(Spatial questions based on scenes)
····················
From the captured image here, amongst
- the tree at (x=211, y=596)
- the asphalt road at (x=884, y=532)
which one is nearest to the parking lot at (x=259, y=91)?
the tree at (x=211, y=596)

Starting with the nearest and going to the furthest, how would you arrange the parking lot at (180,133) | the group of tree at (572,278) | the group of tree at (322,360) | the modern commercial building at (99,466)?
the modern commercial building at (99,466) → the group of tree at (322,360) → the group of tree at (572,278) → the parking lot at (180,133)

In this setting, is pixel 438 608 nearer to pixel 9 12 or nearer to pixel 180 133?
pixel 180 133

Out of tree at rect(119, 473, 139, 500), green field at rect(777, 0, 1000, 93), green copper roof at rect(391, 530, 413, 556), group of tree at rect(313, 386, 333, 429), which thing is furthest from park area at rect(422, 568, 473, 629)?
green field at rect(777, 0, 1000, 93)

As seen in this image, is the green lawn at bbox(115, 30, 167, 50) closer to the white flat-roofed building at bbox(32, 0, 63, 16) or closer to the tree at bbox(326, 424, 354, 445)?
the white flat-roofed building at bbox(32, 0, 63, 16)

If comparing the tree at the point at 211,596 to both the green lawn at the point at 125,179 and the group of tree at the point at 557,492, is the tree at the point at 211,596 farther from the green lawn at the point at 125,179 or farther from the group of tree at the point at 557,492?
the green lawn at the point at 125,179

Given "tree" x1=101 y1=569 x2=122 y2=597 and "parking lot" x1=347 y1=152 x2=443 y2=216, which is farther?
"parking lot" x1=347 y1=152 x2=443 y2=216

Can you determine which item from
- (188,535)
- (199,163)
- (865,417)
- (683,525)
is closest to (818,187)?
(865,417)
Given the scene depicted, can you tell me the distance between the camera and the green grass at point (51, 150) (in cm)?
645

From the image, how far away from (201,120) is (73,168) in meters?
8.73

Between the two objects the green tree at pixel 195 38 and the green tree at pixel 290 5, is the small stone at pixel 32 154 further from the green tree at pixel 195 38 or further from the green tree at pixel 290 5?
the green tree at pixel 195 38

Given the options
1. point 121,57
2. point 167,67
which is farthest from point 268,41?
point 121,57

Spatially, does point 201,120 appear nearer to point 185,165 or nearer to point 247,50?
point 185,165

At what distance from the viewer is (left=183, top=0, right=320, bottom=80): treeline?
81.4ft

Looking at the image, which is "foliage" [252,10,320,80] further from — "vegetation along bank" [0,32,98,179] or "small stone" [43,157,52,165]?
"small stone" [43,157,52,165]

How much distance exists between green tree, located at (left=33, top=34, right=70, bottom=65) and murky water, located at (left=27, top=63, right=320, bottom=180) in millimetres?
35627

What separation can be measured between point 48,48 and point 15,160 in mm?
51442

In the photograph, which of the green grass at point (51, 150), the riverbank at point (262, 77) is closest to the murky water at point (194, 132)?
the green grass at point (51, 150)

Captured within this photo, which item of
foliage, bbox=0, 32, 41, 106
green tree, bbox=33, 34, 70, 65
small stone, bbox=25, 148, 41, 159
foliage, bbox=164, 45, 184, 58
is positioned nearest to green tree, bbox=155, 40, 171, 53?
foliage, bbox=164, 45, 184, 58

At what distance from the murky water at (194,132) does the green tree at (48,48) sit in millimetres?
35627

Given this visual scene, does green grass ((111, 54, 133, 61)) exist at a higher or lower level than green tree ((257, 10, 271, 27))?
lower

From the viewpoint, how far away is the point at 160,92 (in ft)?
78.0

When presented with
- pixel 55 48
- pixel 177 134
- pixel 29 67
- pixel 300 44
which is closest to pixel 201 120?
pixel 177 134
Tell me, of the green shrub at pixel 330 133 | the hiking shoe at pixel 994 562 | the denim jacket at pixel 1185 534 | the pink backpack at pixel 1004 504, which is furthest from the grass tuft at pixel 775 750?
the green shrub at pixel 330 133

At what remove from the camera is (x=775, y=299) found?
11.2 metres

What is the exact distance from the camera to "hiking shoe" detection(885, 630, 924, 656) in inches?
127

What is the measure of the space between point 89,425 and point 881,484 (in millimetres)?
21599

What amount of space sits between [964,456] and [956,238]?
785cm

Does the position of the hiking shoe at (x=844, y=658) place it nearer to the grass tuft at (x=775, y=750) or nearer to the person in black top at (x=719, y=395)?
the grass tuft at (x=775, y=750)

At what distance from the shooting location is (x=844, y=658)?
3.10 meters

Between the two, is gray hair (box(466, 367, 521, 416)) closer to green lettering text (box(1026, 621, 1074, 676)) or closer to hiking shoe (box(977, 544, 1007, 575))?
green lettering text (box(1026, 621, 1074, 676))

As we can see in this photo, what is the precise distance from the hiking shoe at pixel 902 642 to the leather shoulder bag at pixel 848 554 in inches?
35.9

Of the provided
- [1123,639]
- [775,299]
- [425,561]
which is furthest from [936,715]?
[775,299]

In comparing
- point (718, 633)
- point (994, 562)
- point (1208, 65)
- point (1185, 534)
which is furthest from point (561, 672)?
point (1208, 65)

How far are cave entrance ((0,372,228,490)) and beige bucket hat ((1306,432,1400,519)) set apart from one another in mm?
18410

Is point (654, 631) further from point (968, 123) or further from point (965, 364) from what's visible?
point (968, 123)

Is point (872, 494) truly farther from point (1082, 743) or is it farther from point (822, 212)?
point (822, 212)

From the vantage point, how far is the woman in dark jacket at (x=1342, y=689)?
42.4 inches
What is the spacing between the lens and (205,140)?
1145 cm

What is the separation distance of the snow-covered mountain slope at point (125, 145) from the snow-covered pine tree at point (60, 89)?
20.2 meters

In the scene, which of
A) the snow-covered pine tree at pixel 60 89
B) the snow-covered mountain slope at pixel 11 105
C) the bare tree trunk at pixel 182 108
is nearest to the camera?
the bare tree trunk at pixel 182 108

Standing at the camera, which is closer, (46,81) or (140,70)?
····················
Rewrite all of the data above, substituting "closest" for every occurrence of "nearest" and leaving everything else unchanged.

The response:
From the captured image here, amongst
- the tree at (x=211, y=596)
- the asphalt road at (x=884, y=532)
which one is closest to the parking lot at (x=259, y=91)?
the tree at (x=211, y=596)

Starting with the closest and going to the furthest, how would you arrange the parking lot at (180,133) | the group of tree at (572,278) | the group of tree at (322,360) | the modern commercial building at (99,466)?
the modern commercial building at (99,466) → the group of tree at (322,360) → the group of tree at (572,278) → the parking lot at (180,133)

In this setting, is pixel 438 608 nearer to pixel 9 12 or nearer to pixel 180 133?
pixel 180 133

Out of tree at rect(119, 473, 139, 500), green field at rect(777, 0, 1000, 93), green copper roof at rect(391, 530, 413, 556), group of tree at rect(313, 386, 333, 429), which thing is furthest from park area at rect(422, 568, 473, 629)?
green field at rect(777, 0, 1000, 93)

As seen in this image, is the green lawn at bbox(115, 30, 167, 50) closer to the white flat-roofed building at bbox(32, 0, 63, 16) or closer to the tree at bbox(326, 424, 354, 445)?
the white flat-roofed building at bbox(32, 0, 63, 16)

If comparing the tree at the point at 211,596 to both the green lawn at the point at 125,179 and the group of tree at the point at 557,492, is the tree at the point at 211,596 farther from the green lawn at the point at 125,179 or farther from the group of tree at the point at 557,492?
the green lawn at the point at 125,179

Given "tree" x1=101 y1=569 x2=122 y2=597 and "parking lot" x1=347 y1=152 x2=443 y2=216, which is farther?
"parking lot" x1=347 y1=152 x2=443 y2=216

Can you determine which item from
- (188,535)
- (199,163)
- (865,417)
- (683,525)
is closest to (818,187)?
(865,417)
Given the scene depicted, can you tell me the distance between the camera and the green grass at point (51, 150) (in cm)?
645

From the image, how far away from (201,120) is (73,168) in meters?
8.73

Between the two objects the green tree at pixel 195 38 and the green tree at pixel 290 5, is the small stone at pixel 32 154 further from the green tree at pixel 195 38 or further from the green tree at pixel 290 5?
the green tree at pixel 195 38

Given the options
1. point 121,57
2. point 167,67
which is farthest from point 268,41?
point 121,57

Spatially, does point 201,120 appear nearer to point 185,165 or nearer to point 247,50?
point 185,165

At what distance from the viewer is (left=183, top=0, right=320, bottom=80): treeline?
81.4ft

Looking at the image, which is "foliage" [252,10,320,80] further from — "vegetation along bank" [0,32,98,179] or "small stone" [43,157,52,165]?
"small stone" [43,157,52,165]

How much distance exists between green tree, located at (left=33, top=34, right=70, bottom=65) and murky water, located at (left=27, top=63, right=320, bottom=180) in millimetres?
35627

What separation can be measured between point 48,48 and point 15,160 in mm?
51442

In the photograph, which of the green grass at point (51, 150), the riverbank at point (262, 77) is closest to the murky water at point (194, 132)?
the green grass at point (51, 150)

Captured within this photo, which item of
foliage, bbox=0, 32, 41, 106
green tree, bbox=33, 34, 70, 65
small stone, bbox=25, 148, 41, 159
foliage, bbox=164, 45, 184, 58
is positioned closest to green tree, bbox=155, 40, 171, 53?
foliage, bbox=164, 45, 184, 58

At what distance from the murky water at (194,132) does the green tree at (48,48) sit in millimetres?
35627

Given this visual scene, does green grass ((111, 54, 133, 61)) exist at a higher or lower level than green tree ((257, 10, 271, 27))?
lower

From the viewpoint, how far away is the point at 160,92 (in ft)?
78.0

When presented with
- pixel 55 48
- pixel 177 134
- pixel 29 67
- pixel 300 44
which is closest to pixel 201 120?
pixel 177 134
Tell me, of the green shrub at pixel 330 133 | the hiking shoe at pixel 994 562 | the denim jacket at pixel 1185 534 | the pink backpack at pixel 1004 504, which is furthest from the grass tuft at pixel 775 750?
the green shrub at pixel 330 133

At what remove from the camera is (x=775, y=299) found?
11.2 metres

What is the exact distance from the camera to "hiking shoe" detection(885, 630, 924, 656) in inches?
127

What is the measure of the space between point 89,425 and point 881,484 (in millimetres)?
21599

What amount of space sits between [964,456] and [956,238]?
785cm

Does the position of the hiking shoe at (x=844, y=658) place it nearer to the grass tuft at (x=775, y=750) or nearer to the person in black top at (x=719, y=395)?
the grass tuft at (x=775, y=750)

At what distance from the shooting location is (x=844, y=658)?
3.10 meters

Between the two, is gray hair (box(466, 367, 521, 416)) closer to green lettering text (box(1026, 621, 1074, 676)) or closer to hiking shoe (box(977, 544, 1007, 575))?
green lettering text (box(1026, 621, 1074, 676))

As we can see in this photo, what is the precise distance from the hiking shoe at pixel 902 642 to the leather shoulder bag at pixel 848 554 in inches?
35.9

Of the provided
- [1123,639]
- [775,299]
- [425,561]
which is furthest from [936,715]?
[775,299]

In comparing
- point (718, 633)
- point (994, 562)
- point (1208, 65)
- point (1185, 534)
which is furthest from point (561, 672)?
point (1208, 65)

How far are cave entrance ((0,372,228,490)) and beige bucket hat ((1306,432,1400,519)) set apart from one another in mm?
18410

Is point (654, 631) further from point (968, 123) or further from point (965, 364) from what's visible?
point (968, 123)

Is point (872, 494) truly farther from point (1082, 743) or is it farther from point (822, 212)?
point (822, 212)

From the vantage point, how far is the woman in dark jacket at (x=1342, y=689)?
42.4 inches
What is the spacing between the lens and (205,140)?
1145 cm

What is the separation distance of the snow-covered mountain slope at point (125, 145) from the snow-covered pine tree at point (60, 89)?
20.2 meters

In the scene, which of
A) the snow-covered pine tree at pixel 60 89
B) the snow-covered mountain slope at pixel 11 105
C) the bare tree trunk at pixel 182 108
is closest to the camera?
the bare tree trunk at pixel 182 108

Standing at the camera, which is closer, (46,81) or (140,70)?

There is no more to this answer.